Below this line are records; transcribe exactly the lines between the one holding "PAŃSTWOWA STRAŻ POŻARNA" and the one holding "LISTOPAD: 114", inclusive, and omit the pictures.
[[ Recorded information open ]]
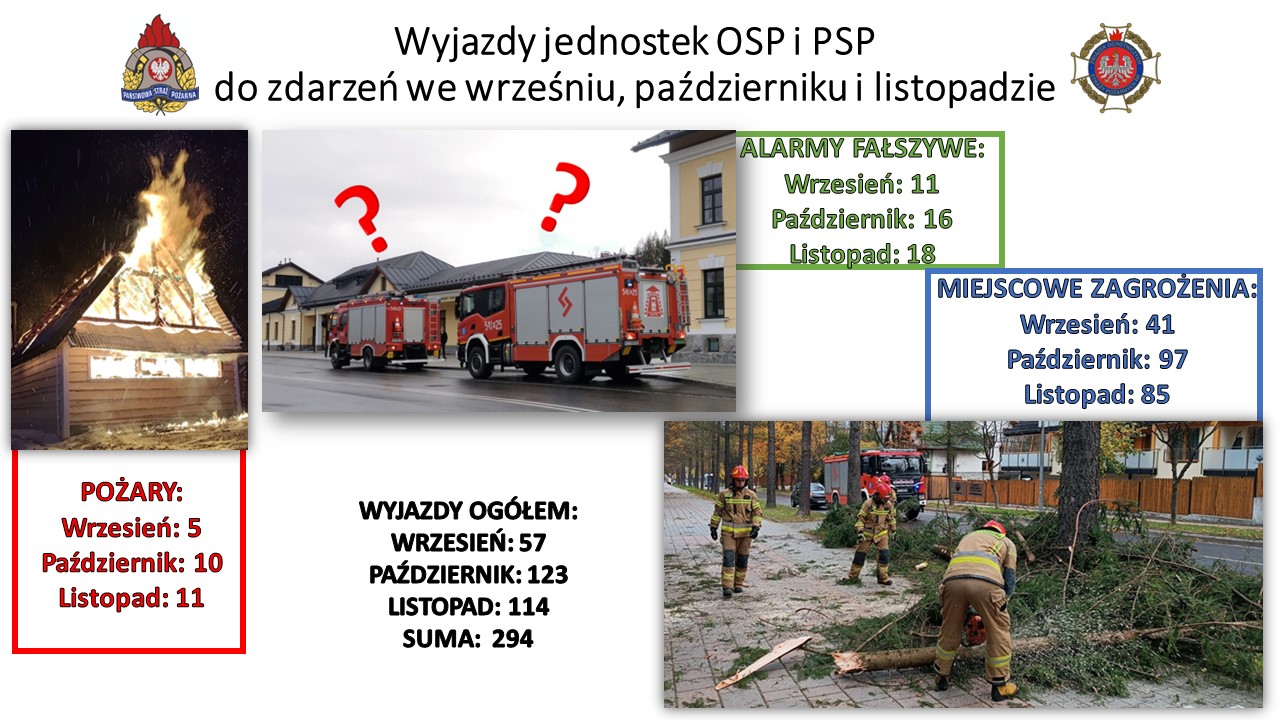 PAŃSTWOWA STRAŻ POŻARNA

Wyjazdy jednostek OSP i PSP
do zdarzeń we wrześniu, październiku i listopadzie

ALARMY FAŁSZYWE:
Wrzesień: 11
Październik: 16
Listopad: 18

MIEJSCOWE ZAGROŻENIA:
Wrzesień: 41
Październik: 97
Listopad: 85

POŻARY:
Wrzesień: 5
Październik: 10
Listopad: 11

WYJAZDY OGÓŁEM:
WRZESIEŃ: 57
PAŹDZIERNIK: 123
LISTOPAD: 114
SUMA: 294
[[ Recorded information closed ]]
[[ Recorded information open ]]
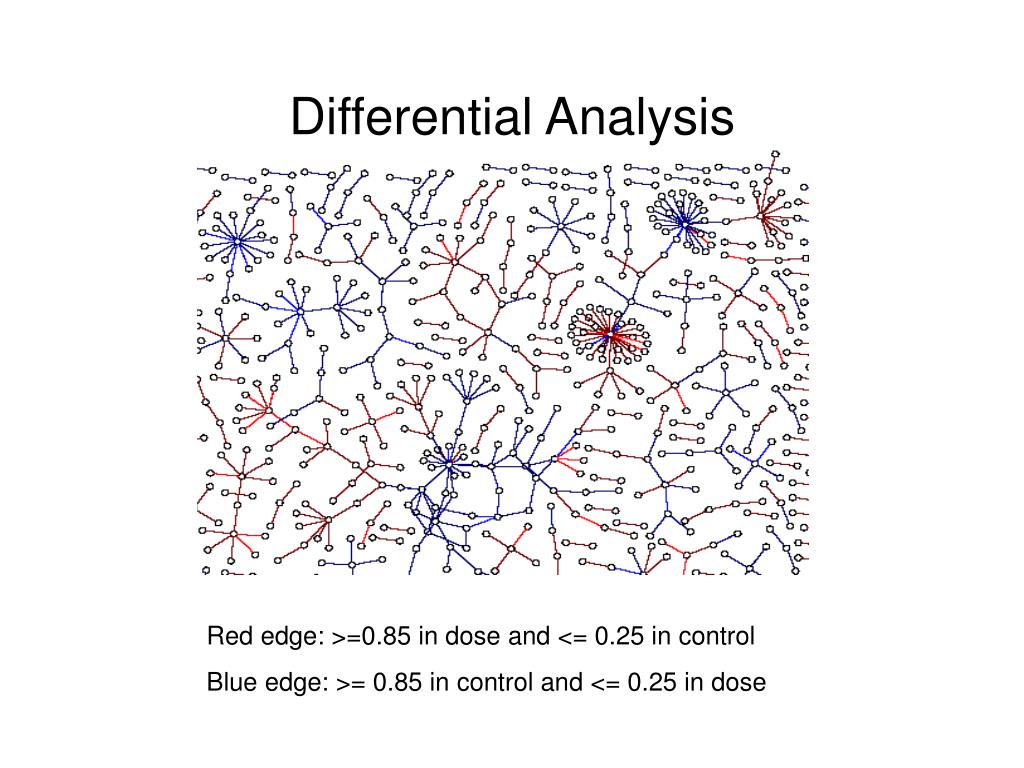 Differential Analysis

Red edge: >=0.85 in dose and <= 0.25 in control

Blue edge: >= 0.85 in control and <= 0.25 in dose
[[ Recorded information closed ]]
- _Your response_
 PAŃSTWOWA STRAŻ POŻARNA

Wyjazdy jednostek OSP i PSP
do zdarzeń we wrześniu, październiku i listopadzie

ALARMY FAŁSZYWE:
Wrzesień: 11
Październik: 16
Listopad: 18

MIEJSCOWE ZAGROŻENIA:
Wrzesień: 41
Październik: 97
Listopad: 85

POŻARY:
Wrzesień: 5
Październik: 10
Listopad: 11

WYJAZDY OGÓŁEM:
WRZESIEŃ: 57
PAŹDZIERNIK: 123
LISTOPAD: 114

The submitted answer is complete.